- Born: 5 June 1974 (age 52) Tamil Nadu, India
- Education: Madurai Kamaraj University; Indian Institute of Science; National Centre for Biological Sciences; University of Texas at Austin; Marine Biological Laboratory;
- Known for: Studies on Neuronal information processing
- Awards: 2016 Shanti Swarup Bhatnagar Prize;
- Scientific career
- Fields: Molecular biophysics; Structural biology;
- Workplaces: Indian Institute of Science;
- Doctoral advisor: Y. V. Venkatesh; Sumantra Chattarji; Daniel Johnston;

= Rishikesh Narayanan =

Indian neuroscientist and computer engineer

Rishikesh Narayanan (born 1974) is an Indian neuroscientist, computer engineer and a professor at the Molecular Biophysics Unit (MBU) of the Indian Institute of Science. He is the principal investigator at the Cellular Neurophysiology Laboratory of MBU where his team is engaged in researches on experimental and theoretical aspects of information processing in single neurons and their networks.
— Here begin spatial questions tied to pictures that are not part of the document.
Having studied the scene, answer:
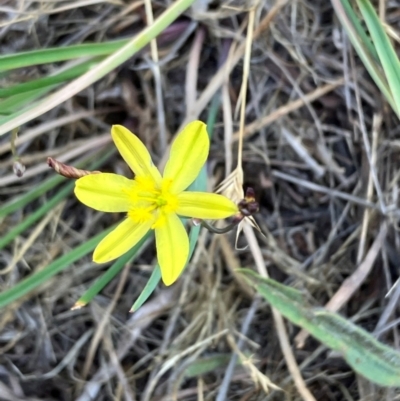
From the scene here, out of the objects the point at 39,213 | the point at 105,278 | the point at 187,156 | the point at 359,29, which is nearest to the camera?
the point at 187,156

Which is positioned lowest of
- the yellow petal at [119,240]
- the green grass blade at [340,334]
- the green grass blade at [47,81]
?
the green grass blade at [340,334]

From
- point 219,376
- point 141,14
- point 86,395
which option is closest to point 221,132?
Answer: point 141,14

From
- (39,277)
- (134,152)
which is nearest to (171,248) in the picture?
(134,152)

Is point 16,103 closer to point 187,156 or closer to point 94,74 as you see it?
point 94,74

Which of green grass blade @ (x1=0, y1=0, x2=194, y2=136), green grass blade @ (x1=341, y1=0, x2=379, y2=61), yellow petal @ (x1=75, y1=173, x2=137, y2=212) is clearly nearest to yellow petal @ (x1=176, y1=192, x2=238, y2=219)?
yellow petal @ (x1=75, y1=173, x2=137, y2=212)

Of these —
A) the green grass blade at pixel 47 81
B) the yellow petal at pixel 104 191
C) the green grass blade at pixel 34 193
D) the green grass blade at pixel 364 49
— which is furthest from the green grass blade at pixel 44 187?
the green grass blade at pixel 364 49

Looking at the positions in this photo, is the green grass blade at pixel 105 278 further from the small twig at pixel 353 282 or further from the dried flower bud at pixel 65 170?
the small twig at pixel 353 282

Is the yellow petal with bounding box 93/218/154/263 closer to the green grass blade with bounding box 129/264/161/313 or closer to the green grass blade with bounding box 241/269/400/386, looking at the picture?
the green grass blade with bounding box 129/264/161/313
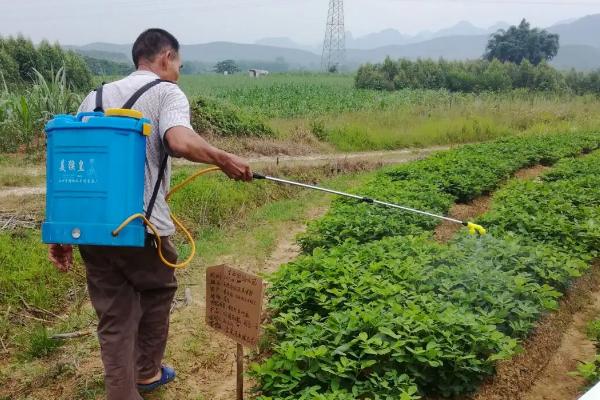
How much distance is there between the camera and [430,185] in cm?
824

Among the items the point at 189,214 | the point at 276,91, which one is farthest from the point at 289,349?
the point at 276,91

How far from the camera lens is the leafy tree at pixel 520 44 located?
57125 millimetres

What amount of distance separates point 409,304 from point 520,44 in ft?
200

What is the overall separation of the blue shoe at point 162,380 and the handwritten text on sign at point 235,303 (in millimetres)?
768

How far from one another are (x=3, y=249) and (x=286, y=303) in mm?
3506

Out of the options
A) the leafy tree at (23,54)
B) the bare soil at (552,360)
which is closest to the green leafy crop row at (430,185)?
the bare soil at (552,360)

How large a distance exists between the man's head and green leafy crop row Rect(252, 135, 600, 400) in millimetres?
Answer: 1913

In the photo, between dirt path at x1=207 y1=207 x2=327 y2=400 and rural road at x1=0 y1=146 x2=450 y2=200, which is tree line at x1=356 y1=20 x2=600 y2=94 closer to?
rural road at x1=0 y1=146 x2=450 y2=200

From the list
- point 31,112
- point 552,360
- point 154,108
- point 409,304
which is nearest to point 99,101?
point 154,108

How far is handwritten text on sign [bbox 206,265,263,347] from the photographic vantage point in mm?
3057

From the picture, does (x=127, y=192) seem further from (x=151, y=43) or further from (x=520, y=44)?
(x=520, y=44)

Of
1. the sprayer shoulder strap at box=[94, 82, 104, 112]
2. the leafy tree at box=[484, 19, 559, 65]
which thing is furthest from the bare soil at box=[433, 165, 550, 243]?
the leafy tree at box=[484, 19, 559, 65]

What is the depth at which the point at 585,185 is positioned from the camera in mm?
8523

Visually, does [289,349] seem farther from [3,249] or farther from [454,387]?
[3,249]
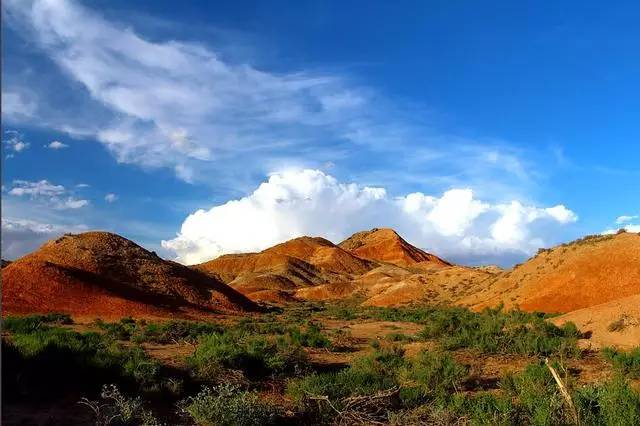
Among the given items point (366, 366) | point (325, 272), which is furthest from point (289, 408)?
point (325, 272)

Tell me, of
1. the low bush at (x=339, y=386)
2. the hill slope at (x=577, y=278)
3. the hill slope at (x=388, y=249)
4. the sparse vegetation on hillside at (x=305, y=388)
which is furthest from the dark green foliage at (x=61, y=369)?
the hill slope at (x=388, y=249)

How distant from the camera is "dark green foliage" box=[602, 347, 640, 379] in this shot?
15.1 meters

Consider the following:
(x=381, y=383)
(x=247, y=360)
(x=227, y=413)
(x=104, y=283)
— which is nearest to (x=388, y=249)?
(x=104, y=283)

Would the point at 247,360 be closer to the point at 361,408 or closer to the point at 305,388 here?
the point at 305,388

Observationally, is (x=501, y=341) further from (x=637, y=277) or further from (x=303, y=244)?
(x=303, y=244)

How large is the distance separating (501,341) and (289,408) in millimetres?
11444

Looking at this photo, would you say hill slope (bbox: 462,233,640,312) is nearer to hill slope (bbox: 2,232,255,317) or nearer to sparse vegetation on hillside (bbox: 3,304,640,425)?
sparse vegetation on hillside (bbox: 3,304,640,425)

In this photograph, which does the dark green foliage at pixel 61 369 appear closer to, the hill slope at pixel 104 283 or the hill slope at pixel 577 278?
the hill slope at pixel 104 283

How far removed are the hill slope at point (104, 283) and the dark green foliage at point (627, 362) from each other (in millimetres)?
34323

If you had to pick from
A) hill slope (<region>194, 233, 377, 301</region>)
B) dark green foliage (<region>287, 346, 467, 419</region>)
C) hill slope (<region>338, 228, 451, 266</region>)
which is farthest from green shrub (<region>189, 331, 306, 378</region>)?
hill slope (<region>338, 228, 451, 266</region>)

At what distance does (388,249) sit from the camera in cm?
15262

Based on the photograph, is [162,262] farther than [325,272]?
No

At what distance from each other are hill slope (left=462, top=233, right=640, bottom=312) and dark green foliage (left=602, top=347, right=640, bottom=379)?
25638mm

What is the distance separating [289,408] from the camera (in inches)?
420
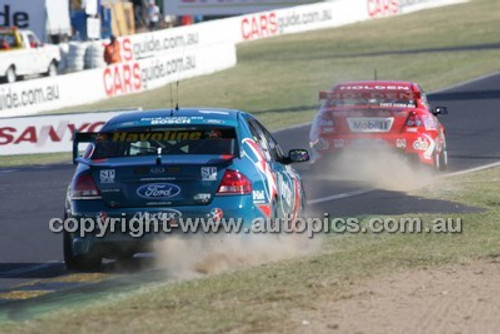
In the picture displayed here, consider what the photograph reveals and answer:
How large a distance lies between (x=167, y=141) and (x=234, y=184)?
77 cm

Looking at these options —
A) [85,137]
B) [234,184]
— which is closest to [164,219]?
[234,184]

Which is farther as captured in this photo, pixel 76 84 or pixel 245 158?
pixel 76 84

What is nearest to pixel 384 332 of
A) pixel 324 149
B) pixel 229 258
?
pixel 229 258

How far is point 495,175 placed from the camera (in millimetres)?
19094

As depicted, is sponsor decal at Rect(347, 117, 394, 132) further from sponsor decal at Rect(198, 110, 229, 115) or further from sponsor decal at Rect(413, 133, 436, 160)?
sponsor decal at Rect(198, 110, 229, 115)

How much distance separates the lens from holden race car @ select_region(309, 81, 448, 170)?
18688 mm

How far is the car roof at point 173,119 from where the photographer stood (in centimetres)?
1103

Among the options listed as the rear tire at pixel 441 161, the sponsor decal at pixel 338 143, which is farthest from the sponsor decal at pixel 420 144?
the sponsor decal at pixel 338 143

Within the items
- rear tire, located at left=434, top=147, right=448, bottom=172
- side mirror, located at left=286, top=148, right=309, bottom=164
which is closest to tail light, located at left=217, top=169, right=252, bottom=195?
side mirror, located at left=286, top=148, right=309, bottom=164

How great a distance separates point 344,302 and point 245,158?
98.8 inches

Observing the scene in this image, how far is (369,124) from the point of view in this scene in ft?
61.3

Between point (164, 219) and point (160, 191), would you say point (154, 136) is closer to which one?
point (160, 191)

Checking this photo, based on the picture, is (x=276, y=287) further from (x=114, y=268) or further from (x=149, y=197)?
(x=114, y=268)

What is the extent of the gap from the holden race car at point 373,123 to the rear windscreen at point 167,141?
311 inches
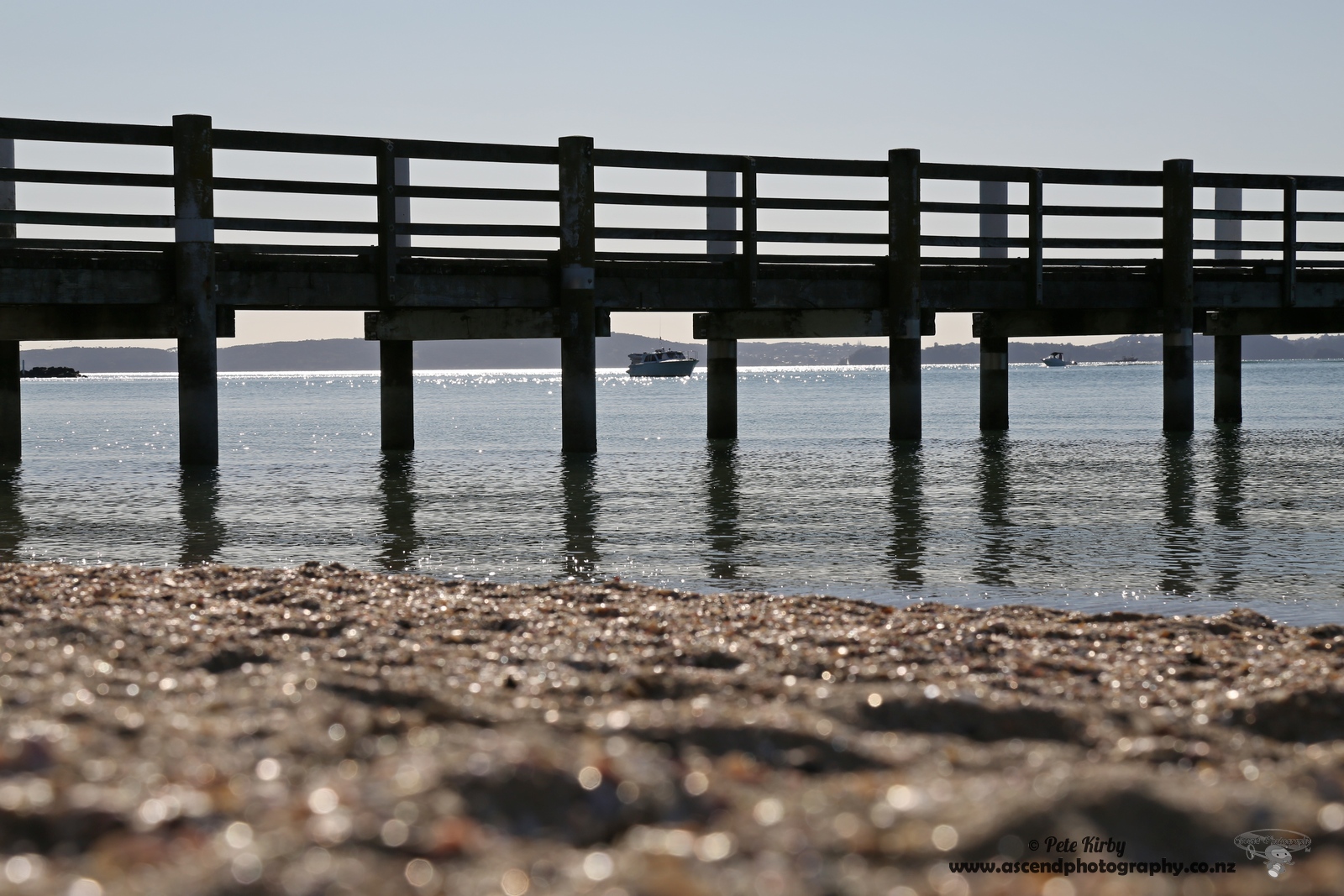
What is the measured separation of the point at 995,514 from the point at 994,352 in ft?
36.3

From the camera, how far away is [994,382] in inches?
920

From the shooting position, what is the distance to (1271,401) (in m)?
49.4

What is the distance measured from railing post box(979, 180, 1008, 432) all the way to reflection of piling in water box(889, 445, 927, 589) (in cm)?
310

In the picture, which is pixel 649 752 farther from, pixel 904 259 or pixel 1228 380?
pixel 1228 380

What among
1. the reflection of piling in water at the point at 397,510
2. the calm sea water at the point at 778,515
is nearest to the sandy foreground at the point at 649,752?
the calm sea water at the point at 778,515

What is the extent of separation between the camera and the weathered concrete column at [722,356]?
17453 mm

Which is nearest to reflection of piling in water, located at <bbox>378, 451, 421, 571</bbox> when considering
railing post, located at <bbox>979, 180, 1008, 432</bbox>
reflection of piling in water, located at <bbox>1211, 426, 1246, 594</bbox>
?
reflection of piling in water, located at <bbox>1211, 426, 1246, 594</bbox>

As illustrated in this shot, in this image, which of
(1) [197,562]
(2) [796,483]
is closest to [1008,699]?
(1) [197,562]

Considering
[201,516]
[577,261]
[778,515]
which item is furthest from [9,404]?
[778,515]

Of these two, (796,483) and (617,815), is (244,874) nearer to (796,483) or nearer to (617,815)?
(617,815)

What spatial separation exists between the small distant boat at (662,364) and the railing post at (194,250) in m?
111

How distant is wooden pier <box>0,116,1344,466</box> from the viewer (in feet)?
47.7

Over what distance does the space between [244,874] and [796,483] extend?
13.2m

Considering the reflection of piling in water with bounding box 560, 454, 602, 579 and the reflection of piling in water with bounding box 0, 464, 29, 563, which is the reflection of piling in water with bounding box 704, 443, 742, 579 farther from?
the reflection of piling in water with bounding box 0, 464, 29, 563
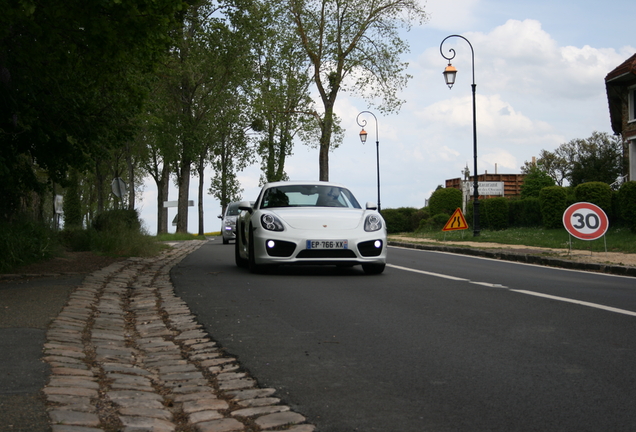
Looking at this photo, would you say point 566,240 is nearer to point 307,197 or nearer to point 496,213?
point 496,213

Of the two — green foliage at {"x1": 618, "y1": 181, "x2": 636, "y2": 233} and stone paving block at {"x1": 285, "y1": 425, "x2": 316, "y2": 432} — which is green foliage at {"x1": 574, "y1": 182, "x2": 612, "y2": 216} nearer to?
green foliage at {"x1": 618, "y1": 181, "x2": 636, "y2": 233}

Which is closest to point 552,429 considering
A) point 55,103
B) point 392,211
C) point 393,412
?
point 393,412

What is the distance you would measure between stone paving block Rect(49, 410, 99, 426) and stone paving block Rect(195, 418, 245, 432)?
51cm

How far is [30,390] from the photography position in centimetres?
Result: 420

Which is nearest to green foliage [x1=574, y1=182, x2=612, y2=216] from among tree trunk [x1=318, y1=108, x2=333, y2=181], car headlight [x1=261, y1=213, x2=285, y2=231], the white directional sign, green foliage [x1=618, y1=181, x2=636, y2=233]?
green foliage [x1=618, y1=181, x2=636, y2=233]

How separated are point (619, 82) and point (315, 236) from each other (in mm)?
30107

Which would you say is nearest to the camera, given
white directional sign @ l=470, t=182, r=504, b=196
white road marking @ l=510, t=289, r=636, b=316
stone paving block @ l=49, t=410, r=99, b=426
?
stone paving block @ l=49, t=410, r=99, b=426

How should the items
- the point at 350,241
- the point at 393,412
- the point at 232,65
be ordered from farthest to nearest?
1. the point at 232,65
2. the point at 350,241
3. the point at 393,412

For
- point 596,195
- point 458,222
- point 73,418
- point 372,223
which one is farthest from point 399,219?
point 73,418

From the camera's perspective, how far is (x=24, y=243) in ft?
41.6

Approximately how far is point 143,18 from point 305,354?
658 cm

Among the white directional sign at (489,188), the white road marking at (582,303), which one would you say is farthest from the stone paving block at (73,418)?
the white directional sign at (489,188)

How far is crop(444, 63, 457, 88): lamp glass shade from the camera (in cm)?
2891

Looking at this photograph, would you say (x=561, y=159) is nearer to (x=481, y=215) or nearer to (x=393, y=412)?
(x=481, y=215)
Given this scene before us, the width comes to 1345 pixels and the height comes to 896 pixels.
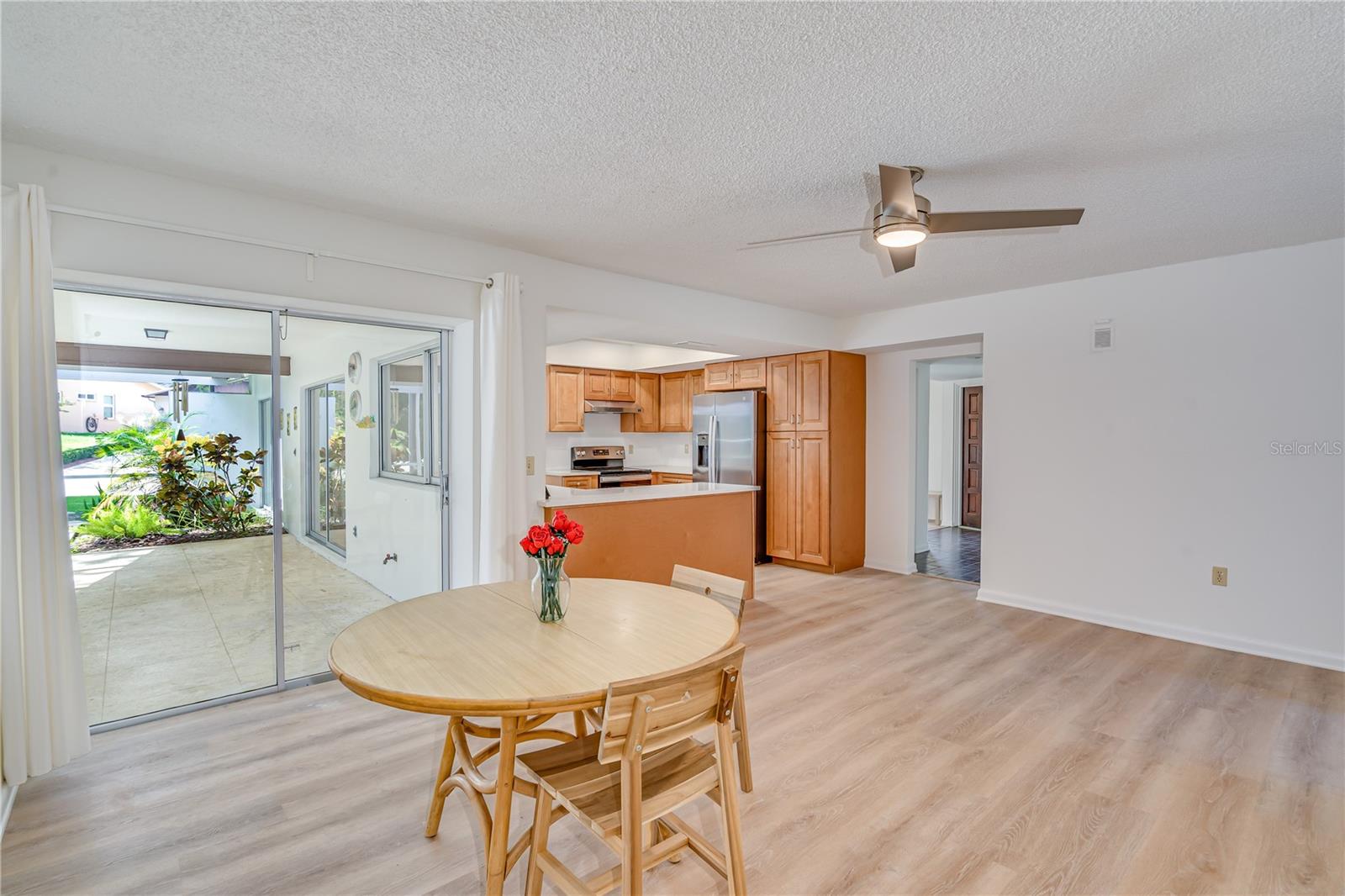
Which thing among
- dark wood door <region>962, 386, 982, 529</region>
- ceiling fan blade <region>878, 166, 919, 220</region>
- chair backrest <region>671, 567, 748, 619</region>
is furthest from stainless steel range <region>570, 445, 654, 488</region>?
ceiling fan blade <region>878, 166, 919, 220</region>

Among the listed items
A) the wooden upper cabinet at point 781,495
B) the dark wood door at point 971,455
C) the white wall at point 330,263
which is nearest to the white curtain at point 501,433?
the white wall at point 330,263

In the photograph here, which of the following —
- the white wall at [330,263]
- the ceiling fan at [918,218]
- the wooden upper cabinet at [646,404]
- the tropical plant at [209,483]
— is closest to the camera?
the ceiling fan at [918,218]

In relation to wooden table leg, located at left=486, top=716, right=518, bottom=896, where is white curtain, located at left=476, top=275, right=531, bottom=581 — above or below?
above

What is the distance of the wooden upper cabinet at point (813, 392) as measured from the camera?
590 cm

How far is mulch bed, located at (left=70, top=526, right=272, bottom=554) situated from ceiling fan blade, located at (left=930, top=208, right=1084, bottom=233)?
3.51 metres

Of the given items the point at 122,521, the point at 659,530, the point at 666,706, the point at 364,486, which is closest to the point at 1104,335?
the point at 659,530

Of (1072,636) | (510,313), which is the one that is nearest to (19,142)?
(510,313)

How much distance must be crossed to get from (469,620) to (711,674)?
938 mm

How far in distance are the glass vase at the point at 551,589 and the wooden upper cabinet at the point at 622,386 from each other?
5.49m

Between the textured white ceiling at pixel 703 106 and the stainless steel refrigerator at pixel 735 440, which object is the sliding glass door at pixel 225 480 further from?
the stainless steel refrigerator at pixel 735 440

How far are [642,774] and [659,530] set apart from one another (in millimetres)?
2730

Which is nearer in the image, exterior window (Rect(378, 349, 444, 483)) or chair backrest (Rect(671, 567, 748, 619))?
chair backrest (Rect(671, 567, 748, 619))

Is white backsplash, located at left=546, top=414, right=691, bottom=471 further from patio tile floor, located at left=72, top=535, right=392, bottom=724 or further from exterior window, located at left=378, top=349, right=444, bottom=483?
patio tile floor, located at left=72, top=535, right=392, bottom=724

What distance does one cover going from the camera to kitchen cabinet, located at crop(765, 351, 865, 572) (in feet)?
19.5
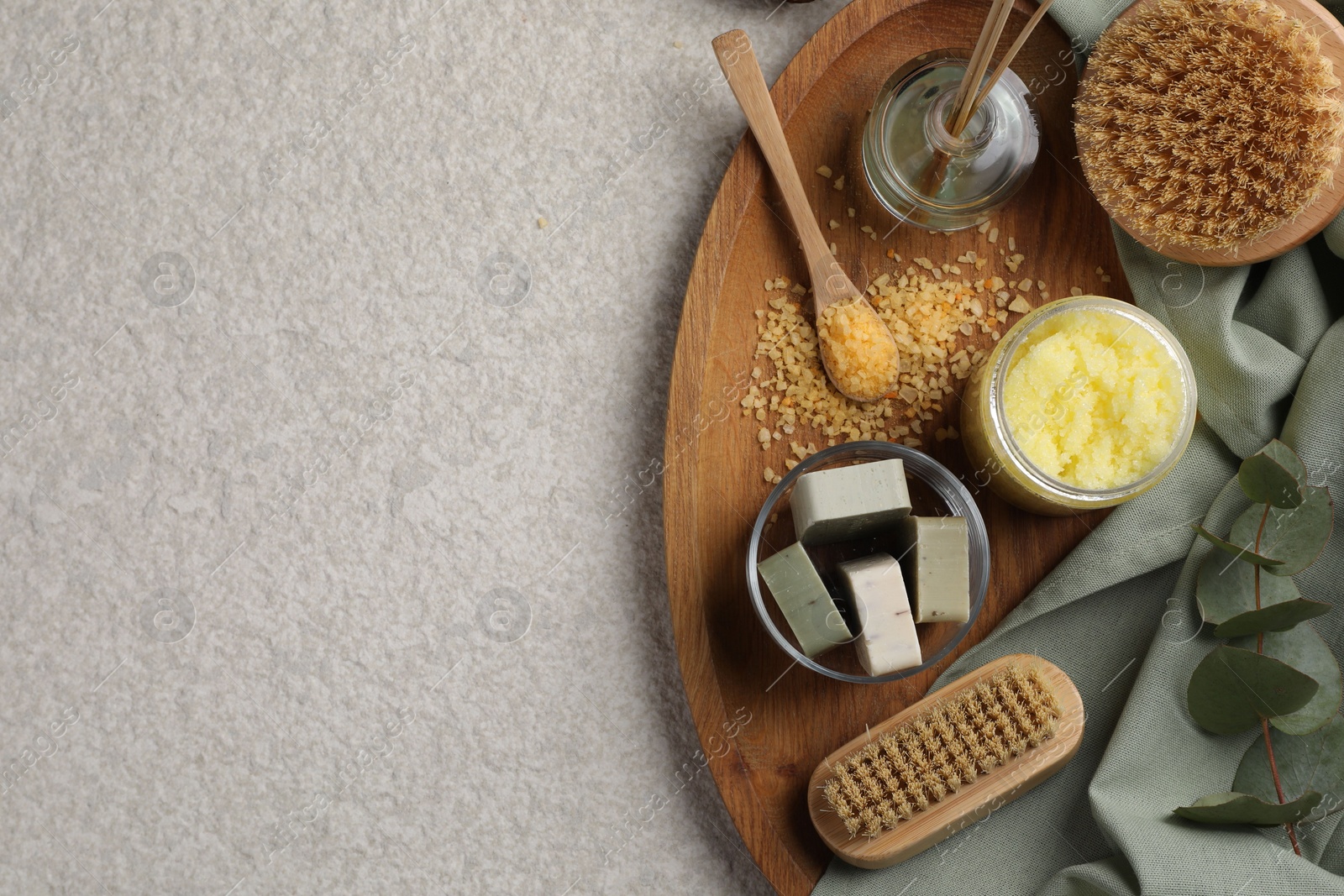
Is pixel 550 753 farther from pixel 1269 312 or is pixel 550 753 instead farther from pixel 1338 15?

The Council of Scientific and Industrial Research, the apex agency of the Government of India for scientific research, awarded him the Shanti Swarup Bhatnagar Prize for Science and Technology, one of the highest Indian science awards, in 2016, for his contributions to biological sciences.

== Biography ==
Rishikesh Narayanan, born on 5 June 1974 at Virudhunagar in the south Indian state of Tamil Nadu, graduated in electronics and communication engineering from Mepco Schlenk Engineering College of Madurai Kamaraj University in 1995 and obtained a master's degree by research in engineering working under Y. V. Venkatesh from the Indian Institute of Science in 1997; his thesis for the degree was Neural architectures for active contour modelling and for pulseencoded shape recognition. He continued his doctoral studies under Venkatesh at IISc and secured a PhD for his thesis, A computational model for the development of simple-cell receptive fields spanning the regimes before and after eye-opening in 2002 after which he enrolled as a post-doctoral fellow under Sumantra Chattarji at National Centre for Biological Sciences. In 2004, he moved to the University of Texas at Austin on a second post-doctoral fellowship where he was mentored by Daniel Johnston. While at the university, he also did a three-month summer research stint at Marine Biological Laboratory during June–August 2008. Returning to India in 2009, he joined IISc as an assistant professor at the Molecular Biophysics Unit, became an associate professor in 2015 and is the head of the Cellular Neurophysiology Laboratory where he hosts a number of research scholars.

Narayanan, who teaches specialized courses at IISc, has published in peer-reviewed journals. He is a member of the Neurobiology Task Force of the Department of Biotechnology of the Government of India and several science societies including Society for Neuroscience, Molecular and Cellular Cognition Society, American Physiological Society and Biophysical Society. He is a reviewer for journals such as eLife, Frontiers in Cellular Neuroscience, Journal of Computational Neuroscience, Journal of Neurophysiology, Journal of Neuroscience, Journal of Physiology, Neuroscience, PLOS Computational Biology and has organized or participated in several conferences and seminars at IISc and outside. He was awarded the Shanti Swarup Bhatnagar Prize for Science and Technology, one of the highest Indian science awards, by the Council of Scientific and Industrial Research in 2016.

== Selected bibliography ==
- Ashhad S, Narayanan R (2016). "Active dendrites regulate the impact of gliotransmission on rat hippocampal pyramidal neurons."
- Ashhad S, Johnston D, Narayanan R (2015). "Activation of InsP₃ receptors is sufficient for inducing graded intrinsic plasticity in rat hippocampal pyramidal neurons."
- Rishikesh Narayanan, Daniel Johnston (2007). "Long-term potentiation in rat hippocampal neurons is accompanied by spatially widespread changes in intrinsic oscillatory dynamics and excitability"
- Rishikesh Narayanan, Daniel Johnston (2008). "Active dendrites: colorful wings of the mysterious butterflies."
- Rishikesh Narayanan, Daniel Johnston (2008). "The ascent of channels with memory."
- Rishikesh Narayanan, Daniel Johnston (2010). "The h Current Is a Candidate Mechanism for Regulating the Sliding Modification Threshold in a BCM-Like Synaptic Learning Rule"
- Narayanan R, Dougherty KJ, Johnston D (2010). "Calcium store depletion induces persistent perisomatic increases in the functional density of h channels in hippocampal pyramidal neurons."